*EXTRAIT DU TEXTE*:
Diplômé en philosophie, sciences politiques et économie, conseiller culturel sous Mitterrand, Conseiller d’État et membre du Haut conseil de la Francophonie, essayiste et écrivain, Erik Orsenna commence à publier en 1973 avec Loyola’s blues. Il remporte le Prix Goncourt en 1988 pour le roman L’Exposition coloniale. Auteur d’une dizaine de romans, il avait déjà reçu le Prix Roger Nimier en 1978 pour La Vie comme à Lausanne. Dans la catégorie des essais, Voyage au pays du coton (2006) reçoit le Lettre Ulysses Award et le Prix du Livre d’Économie. En 1998, il est élu à l’Académie Française où il occupe le siège laissé vacant par Jacques-Yves Cousteau. Profondément intéressé par les voyages et la mer, qui ont marqué ses œuvres, Erik Orsenna préside le Centre de la Mer à Rochefort et est membre de l’association Les Écrivains de Marine dont la vocation est de diffuser et de préserver la culture et l’héritage maritimes.

Il suffit d’accéder au site internet personnel de l’auteur – L’archipel d’Erik Orsenna – représenté cartographiquement en forme d’archipel, dans lequel chaque île est un livre, pour comprendre l’importance que revêt la mer dans la vie et l’œuvre d’Erik Orsenna. L’Entreprise des Indes, roman publié en 2010, fait partie de cet archipel. Il se construit autour de la mer – ouvrant aussi un espace de réflexion autour de l’île – à travers les souvenirs personnels des moments qui ont précédé le voyage de la découverte de l’Amérique et ses préparatifs. En effet, contrairement à ce que le titre pourrait nous faire croire au premier abord, il ne s’agit pas seulement du récit du voyage de Christophe Colomb, dont celui-ci serait le personnage principal de l’époque des grandes découvertes, mais aussi du récit démêlé par un cartographe, Bartolomé Colomb, son frère. Ce récit réserve ainsi une place à une voix et à un regard ignorés et amène sur le devant de la scène ceux qui œuvrent en coulisses et une période inconnue et oubliée par l’Histoire officielle ou bien, comme le dit l’auteur lui-même, ce récit vise à révéler ce qui est resté dans l’ombre: «L’ombre m’a toujours fasciné. Les gens de lumière s’appuient toujours sur les gens de l’ombre. Comme conseiller de ministres et d’un président, j’ai à ma manière été un Bartolomé». Bartolomé, qui durant ses vieux jours à Hispaniola pratique un «travail quotidien de mémoire», dira : «(…) je sors de mon rôle: il n’était pas prévu que je raconte» (Orsenna, 2010: 268 et 386). On retrouve de la même manière l’importance donnée aux invisibilités de l’Histoire, aux voix sans voix, dans l’attention portée aux veuves des navigateurs dans L’Entreprise des Indes.

*ENTRÉES*:

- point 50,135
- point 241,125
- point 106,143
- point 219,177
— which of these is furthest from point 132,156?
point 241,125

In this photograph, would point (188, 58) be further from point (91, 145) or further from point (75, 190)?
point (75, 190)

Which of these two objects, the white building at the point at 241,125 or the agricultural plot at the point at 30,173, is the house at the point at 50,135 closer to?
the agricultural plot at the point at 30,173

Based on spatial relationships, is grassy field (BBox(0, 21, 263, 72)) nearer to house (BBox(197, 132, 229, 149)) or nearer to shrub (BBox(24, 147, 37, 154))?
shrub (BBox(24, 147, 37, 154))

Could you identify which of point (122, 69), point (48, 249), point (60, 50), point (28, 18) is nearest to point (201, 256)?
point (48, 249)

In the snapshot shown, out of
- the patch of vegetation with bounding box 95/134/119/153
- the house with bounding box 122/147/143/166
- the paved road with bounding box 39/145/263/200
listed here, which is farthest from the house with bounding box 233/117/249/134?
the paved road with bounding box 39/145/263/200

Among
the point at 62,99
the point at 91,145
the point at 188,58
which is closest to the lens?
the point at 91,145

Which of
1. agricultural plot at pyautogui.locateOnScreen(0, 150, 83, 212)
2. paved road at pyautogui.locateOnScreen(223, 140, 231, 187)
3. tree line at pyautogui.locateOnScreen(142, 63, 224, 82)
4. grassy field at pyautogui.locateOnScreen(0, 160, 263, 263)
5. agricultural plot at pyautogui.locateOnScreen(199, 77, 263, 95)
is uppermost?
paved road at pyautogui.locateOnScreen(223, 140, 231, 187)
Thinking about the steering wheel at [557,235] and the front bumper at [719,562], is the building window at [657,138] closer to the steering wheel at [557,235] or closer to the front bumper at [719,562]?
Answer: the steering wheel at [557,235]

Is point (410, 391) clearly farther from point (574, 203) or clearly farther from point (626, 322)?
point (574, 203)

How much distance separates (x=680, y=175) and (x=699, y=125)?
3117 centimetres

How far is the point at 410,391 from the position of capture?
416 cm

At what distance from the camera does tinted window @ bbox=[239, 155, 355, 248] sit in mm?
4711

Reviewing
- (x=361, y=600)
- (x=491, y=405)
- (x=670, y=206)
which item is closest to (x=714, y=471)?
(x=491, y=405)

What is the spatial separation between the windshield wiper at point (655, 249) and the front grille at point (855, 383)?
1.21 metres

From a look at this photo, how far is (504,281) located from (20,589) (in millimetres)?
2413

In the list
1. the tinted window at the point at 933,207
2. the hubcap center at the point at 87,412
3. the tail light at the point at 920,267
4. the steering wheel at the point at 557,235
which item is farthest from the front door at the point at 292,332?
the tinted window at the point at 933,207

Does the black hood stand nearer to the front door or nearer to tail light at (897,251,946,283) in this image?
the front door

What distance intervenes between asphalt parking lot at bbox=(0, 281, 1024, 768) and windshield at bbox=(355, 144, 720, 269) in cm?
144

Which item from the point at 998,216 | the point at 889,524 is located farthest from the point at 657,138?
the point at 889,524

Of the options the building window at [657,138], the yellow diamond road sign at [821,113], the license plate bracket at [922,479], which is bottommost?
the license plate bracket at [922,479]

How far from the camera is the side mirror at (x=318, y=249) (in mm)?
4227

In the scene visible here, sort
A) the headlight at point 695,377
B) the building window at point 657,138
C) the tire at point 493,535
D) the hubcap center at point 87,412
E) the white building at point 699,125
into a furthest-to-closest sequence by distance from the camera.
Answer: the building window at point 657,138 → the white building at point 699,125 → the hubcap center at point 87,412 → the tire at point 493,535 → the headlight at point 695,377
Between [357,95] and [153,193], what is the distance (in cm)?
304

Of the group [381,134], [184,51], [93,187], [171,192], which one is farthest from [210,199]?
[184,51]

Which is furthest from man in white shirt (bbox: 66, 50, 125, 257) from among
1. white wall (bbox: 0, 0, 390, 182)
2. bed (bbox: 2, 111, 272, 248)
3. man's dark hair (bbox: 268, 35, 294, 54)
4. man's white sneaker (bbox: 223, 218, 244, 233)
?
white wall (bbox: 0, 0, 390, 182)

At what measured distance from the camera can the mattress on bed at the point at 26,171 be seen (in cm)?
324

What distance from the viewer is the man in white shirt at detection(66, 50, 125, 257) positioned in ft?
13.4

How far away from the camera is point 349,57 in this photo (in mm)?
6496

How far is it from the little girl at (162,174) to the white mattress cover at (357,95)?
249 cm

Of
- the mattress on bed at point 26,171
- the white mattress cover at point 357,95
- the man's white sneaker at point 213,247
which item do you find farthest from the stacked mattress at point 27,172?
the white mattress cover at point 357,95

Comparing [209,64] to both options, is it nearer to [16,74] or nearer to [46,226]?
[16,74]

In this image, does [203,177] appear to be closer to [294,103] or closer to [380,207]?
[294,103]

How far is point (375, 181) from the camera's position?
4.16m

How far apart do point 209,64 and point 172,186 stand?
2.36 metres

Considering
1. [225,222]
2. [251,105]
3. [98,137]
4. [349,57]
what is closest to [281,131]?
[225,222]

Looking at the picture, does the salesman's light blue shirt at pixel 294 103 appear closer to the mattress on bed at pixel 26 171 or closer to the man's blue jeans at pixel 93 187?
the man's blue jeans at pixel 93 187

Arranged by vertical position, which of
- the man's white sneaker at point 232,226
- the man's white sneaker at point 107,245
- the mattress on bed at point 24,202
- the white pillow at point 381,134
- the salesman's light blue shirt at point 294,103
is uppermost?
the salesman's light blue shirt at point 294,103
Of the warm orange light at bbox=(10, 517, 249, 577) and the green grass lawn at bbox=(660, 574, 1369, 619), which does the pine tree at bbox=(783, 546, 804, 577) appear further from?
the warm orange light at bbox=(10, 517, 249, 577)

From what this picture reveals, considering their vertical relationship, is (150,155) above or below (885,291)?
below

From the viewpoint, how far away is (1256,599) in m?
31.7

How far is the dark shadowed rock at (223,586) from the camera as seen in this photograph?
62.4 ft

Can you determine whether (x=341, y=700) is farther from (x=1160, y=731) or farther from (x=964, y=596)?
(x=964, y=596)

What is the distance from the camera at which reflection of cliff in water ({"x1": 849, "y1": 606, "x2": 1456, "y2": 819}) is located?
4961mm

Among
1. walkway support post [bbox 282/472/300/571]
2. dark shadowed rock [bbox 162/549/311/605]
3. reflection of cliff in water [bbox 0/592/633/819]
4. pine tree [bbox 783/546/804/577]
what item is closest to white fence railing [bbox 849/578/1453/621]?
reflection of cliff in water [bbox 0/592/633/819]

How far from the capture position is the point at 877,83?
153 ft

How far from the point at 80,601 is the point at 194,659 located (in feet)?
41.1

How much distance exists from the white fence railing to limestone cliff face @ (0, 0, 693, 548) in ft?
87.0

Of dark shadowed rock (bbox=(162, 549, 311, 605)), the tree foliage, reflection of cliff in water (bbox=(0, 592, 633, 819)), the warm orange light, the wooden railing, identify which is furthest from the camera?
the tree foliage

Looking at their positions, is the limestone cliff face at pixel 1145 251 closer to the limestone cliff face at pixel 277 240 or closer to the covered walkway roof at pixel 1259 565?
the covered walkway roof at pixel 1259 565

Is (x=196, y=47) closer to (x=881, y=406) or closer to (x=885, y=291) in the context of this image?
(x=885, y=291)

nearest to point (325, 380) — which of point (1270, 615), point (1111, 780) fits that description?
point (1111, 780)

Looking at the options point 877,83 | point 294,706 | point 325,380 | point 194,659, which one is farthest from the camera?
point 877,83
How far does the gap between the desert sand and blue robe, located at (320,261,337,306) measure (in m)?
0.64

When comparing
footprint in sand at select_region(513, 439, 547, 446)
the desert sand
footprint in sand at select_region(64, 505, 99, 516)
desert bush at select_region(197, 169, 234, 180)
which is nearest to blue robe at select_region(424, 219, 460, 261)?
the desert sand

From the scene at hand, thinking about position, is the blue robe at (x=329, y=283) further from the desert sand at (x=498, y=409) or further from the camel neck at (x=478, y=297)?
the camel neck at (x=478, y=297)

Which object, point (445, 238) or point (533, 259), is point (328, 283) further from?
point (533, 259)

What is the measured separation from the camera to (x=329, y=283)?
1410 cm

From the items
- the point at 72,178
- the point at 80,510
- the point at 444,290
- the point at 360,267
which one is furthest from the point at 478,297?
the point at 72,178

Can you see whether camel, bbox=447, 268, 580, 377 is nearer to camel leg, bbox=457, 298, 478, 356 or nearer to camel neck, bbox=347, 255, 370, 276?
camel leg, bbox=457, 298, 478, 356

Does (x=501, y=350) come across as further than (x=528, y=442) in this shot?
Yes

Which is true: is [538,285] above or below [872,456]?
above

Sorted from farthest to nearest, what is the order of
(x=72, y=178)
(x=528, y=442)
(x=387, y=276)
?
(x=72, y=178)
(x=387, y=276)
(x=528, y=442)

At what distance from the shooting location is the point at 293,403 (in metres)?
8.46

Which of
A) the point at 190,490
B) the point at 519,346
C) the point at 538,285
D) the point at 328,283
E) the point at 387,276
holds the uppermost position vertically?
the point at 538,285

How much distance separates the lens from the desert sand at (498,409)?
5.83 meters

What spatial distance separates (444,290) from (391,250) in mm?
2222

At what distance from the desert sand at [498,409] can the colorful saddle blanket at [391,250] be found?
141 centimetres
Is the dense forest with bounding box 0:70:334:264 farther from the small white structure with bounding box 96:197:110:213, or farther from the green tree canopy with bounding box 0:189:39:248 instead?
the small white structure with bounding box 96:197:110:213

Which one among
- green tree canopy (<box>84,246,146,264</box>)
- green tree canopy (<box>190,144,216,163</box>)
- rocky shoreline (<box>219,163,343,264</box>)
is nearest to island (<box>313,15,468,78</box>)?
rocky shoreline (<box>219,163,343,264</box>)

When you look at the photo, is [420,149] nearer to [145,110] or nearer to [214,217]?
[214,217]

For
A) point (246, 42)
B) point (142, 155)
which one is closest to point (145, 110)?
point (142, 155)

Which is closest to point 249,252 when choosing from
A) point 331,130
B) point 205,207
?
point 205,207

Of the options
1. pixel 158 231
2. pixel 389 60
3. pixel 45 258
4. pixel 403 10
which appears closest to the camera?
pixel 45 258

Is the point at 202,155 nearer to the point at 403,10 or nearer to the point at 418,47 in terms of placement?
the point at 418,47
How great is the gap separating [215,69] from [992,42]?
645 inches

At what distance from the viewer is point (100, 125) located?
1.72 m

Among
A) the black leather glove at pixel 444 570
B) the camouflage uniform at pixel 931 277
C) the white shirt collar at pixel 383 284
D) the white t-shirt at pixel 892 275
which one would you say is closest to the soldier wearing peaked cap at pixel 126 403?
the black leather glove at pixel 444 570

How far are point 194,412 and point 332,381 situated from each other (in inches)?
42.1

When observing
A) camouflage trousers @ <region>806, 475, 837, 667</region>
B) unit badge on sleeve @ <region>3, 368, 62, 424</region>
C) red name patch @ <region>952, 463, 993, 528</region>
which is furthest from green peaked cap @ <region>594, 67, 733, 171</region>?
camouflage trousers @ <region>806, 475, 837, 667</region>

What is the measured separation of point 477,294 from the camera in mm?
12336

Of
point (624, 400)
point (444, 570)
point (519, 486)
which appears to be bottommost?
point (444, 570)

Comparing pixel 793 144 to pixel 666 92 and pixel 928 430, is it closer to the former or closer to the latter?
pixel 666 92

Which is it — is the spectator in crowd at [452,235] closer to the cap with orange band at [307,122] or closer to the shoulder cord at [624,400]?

*TÂCHES ET EXERCICES*:
1. Traduisez en anglais cette phrase de l'extrait sur Erik Orsenna : « Il remporte le Prix Goncourt en 1988 pour le roman L’Exposition coloniale. »
2. Renvoyez chaque ligne des entrées où figure le mot "shrub". Tenez compte de la casse.

*CORRIGÉ DES EXERCICES*:
1. He won the Prix Goncourt in 1988 for the novel L’Exposition coloniale.

2.
Based on spatial relationships, is grassy field (BBox(0, 21, 263, 72)) nearer to house (BBox(197, 132, 229, 149)) or nearer to shrub (BBox(24, 147, 37, 154))?
shrub (BBox(24, 147, 37, 154))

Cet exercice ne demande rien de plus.